🤖 AI Summary
This work addresses the agnostic learning problem for multiclass linear classifiers under Gaussian marginal distributions and presents the first dimension-independent, polynomial-time robust algorithm, resolving a long-standing challenge in settings with three or more classes. By integrating pairwise improper learning with a localization-based analytical framework and leveraging structural properties of the Gaussian distribution, the method overcomes the fundamental barrier of super-polynomial sample complexity that plagues standard multiclass perceptron algorithms in this setting. Theoretical guarantees include an error bound of $\widetilde{O}(k^{3/2}\sqrt{\text{opt}}) + \varepsilon$ for general $k$-class problems, an $O(\text{opt}) + \varepsilon$ guarantee for $k = 3$, and a $\text{poly}(k) \cdot \text{opt} + \varepsilon$ approximation for geometrically regular $k$-class classifiers.
📝 Abstract
We study the task of agnostic learning of multiclass linear classifiers under the Gaussian distribution. Given labeled examples $(x, y)$ from a distribution over $\mathbb{R}^d \times [k]$, with Gaussian $x$-marginal, the goal is to output a hypothesis whose error is comparable to that of the best $k$-class linear classifier. While the binary case $k=2$ has a well-developed algorithmic theory, much less is known for $k \ge 3$. Even for $k=3$, prior robust algorithms incur exponential dependence on the inverse of the desired accuracy in both complexity and representation size. In this work, we develop new structural results for multiclass linear classifiers and use them to design fully polynomial-time robust learners with dimension-independent error guarantees. Our first result shows that the standard multiclass perceptron algorithm requires super-polynomially many samples and updates, even with clean labels and Gaussian marginals, revealing a basic obstruction absent in the binary case.

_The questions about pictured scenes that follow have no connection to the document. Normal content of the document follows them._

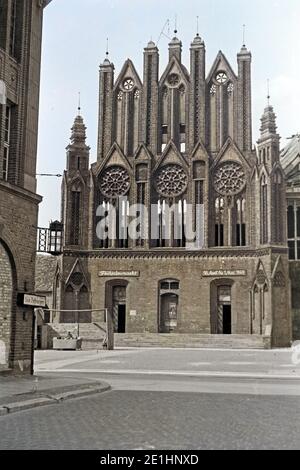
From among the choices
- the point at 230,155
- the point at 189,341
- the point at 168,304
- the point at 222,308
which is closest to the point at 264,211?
the point at 230,155

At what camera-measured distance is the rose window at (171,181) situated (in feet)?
176

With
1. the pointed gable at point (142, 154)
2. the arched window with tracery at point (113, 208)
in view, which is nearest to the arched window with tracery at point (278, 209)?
the pointed gable at point (142, 154)

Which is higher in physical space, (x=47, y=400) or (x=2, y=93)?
(x=2, y=93)

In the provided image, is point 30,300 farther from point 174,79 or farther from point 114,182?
point 174,79

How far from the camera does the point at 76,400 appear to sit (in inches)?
575

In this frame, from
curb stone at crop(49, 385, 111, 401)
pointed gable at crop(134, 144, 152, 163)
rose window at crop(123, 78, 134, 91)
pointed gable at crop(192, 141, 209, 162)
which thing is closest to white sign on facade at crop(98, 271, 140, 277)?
pointed gable at crop(134, 144, 152, 163)

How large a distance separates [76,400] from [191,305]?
122ft

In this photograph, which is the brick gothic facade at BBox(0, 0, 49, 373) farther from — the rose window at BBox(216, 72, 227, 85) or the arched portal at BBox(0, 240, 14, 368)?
Result: the rose window at BBox(216, 72, 227, 85)

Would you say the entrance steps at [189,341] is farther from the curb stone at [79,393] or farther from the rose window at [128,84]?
the curb stone at [79,393]

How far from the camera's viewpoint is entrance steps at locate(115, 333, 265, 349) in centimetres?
4692

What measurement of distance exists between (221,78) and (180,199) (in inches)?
423

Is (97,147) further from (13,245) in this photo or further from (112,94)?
(13,245)

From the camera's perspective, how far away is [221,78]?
179ft

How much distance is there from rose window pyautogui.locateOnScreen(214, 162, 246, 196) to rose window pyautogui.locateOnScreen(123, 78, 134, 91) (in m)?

Our main positive result is a pairwise improper-learning framework which yields an efficient learner with error $\widetilde O(k^{3/2}\sqrt{\mathrm{opt}})+ε$ for general $k$. Additionally, we develop a sharper localization-based framework which leads to error $O(\mathrm{opt})+ε$ for $k=3$, and error $\mathrm{poly}(k)\mathrm{opt}+ε$ for geometrically regular $k$-class linear classifiers.